------ Teks yang Diberikan ------

Kamis, 17 November 2011

sumarah


A.    Pendahuluan
Sumarah merupakan suatu bentuk meditasi yang awalnya berasal dari Jawa. Praktek ini didasarkan pada pengembangan kepekaan dan penerimaan melalui relaksasi tubuh, perasaan dan pikiran. Tujuannya adalah untuk menciptakan ruang di dalam diri kita, batin dan kesunyian, yang diperlukan untuk mewujudkan jati diri. Sumarah  didirikan pertama kali di Yogyakarta pada tanggal 08 September 1935. R.Ng. Soekirnohartono ialah seorang pendiri dan sekaligus guru pertama Sumarah.
Dalam makalah ini pemakalah akan menjelaskan sejarah turunnya wahyu sumarah, paham sumarah hingga perkembangan paguyuban sumarah.
B.     Pembahasan
1.      Riwayat Turunnya Wahyu Sumarah
Riwayat turunnya wahyu sumarah ini dimulai dari ketika R. Ng. Soekinohartono datang ke Yogyakarta untuk berguru kepada Wignyosoepartono. Beliau saat itu adalah orang yang sangat masyhur sebagai orang ahli ngelmu kebatinan maupun sebagai dukun yang sakti. Ketika berguru kepada Wignyosoepartono pak kino sangat tekun sekali, sehingga ia mengalami perkembangan yang pesat dalam mendalami ilmu kebatinan.

------ Entri yang Diekstrak ------

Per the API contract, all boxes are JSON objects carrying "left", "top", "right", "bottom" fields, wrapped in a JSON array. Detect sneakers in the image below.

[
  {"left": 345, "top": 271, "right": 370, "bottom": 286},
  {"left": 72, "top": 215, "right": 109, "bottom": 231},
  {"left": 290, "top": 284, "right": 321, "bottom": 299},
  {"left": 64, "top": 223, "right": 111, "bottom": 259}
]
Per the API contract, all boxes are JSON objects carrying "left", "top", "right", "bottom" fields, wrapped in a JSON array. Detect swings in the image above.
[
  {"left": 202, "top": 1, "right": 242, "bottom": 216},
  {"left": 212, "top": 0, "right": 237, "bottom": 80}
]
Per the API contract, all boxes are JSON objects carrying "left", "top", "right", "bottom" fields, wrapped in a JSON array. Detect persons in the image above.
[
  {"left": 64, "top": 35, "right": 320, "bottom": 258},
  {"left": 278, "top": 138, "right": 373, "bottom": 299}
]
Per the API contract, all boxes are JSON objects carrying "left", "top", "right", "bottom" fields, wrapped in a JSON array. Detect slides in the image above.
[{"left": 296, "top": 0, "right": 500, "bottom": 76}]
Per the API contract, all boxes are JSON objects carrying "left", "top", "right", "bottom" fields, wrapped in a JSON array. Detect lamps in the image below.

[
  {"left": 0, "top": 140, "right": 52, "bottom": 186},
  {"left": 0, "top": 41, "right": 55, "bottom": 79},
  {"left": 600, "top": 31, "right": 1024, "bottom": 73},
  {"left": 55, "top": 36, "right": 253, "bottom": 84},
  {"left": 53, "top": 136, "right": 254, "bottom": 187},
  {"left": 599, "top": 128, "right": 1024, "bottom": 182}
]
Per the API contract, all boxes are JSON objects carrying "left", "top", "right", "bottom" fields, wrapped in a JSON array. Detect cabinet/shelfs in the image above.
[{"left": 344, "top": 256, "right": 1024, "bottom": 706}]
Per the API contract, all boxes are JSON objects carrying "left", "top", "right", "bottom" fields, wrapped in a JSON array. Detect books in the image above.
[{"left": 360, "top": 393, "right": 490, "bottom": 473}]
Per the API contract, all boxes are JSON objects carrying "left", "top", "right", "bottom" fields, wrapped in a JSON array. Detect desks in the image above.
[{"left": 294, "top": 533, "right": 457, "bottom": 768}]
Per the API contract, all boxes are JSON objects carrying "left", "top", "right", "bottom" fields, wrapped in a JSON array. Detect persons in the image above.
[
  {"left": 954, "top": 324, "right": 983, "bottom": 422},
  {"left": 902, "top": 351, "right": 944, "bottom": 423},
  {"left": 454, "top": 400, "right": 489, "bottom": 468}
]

------

**Soal Latihan**.
1 – Tulis ulang bagian teks tentang Sumarah mulai dari "Kamis, 17 November" sampai "perkembangan paguyuban sumarah.", dan tukar kata "meditasi" dengan "semadi".
2 – Menurut teks tentang Sumarah, di kota mana dan pada tanggal berapa Sumarah pertama kali didirikan?

**Hasil Latihan**.
1 –
Kamis, 17 November 2011

sumarah


A.    Pendahuluan
Sumarah merupakan suatu bentuk semadi yang awalnya berasal dari Jawa. Praktek ini didasarkan pada pengembangan kepekaan dan penerimaan melalui relaksasi tubuh, perasaan dan pikiran. Tujuannya adalah untuk menciptakan ruang di dalam diri kita, batin dan kesunyian, yang diperlukan untuk mewujudkan jati diri. Sumarah  didirikan pertama kali di Yogyakarta pada tanggal 08 September 1935. R.Ng. Soekirnohartono ialah seorang pendiri dan sekaligus guru pertama Sumarah.
Dalam makalah ini pemakalah akan menjelaskan sejarah turunnya wahyu sumarah, paham sumarah hingga perkembangan paguyuban sumarah.

2 – Di Yogyakarta, pada tanggal 08 September 1935.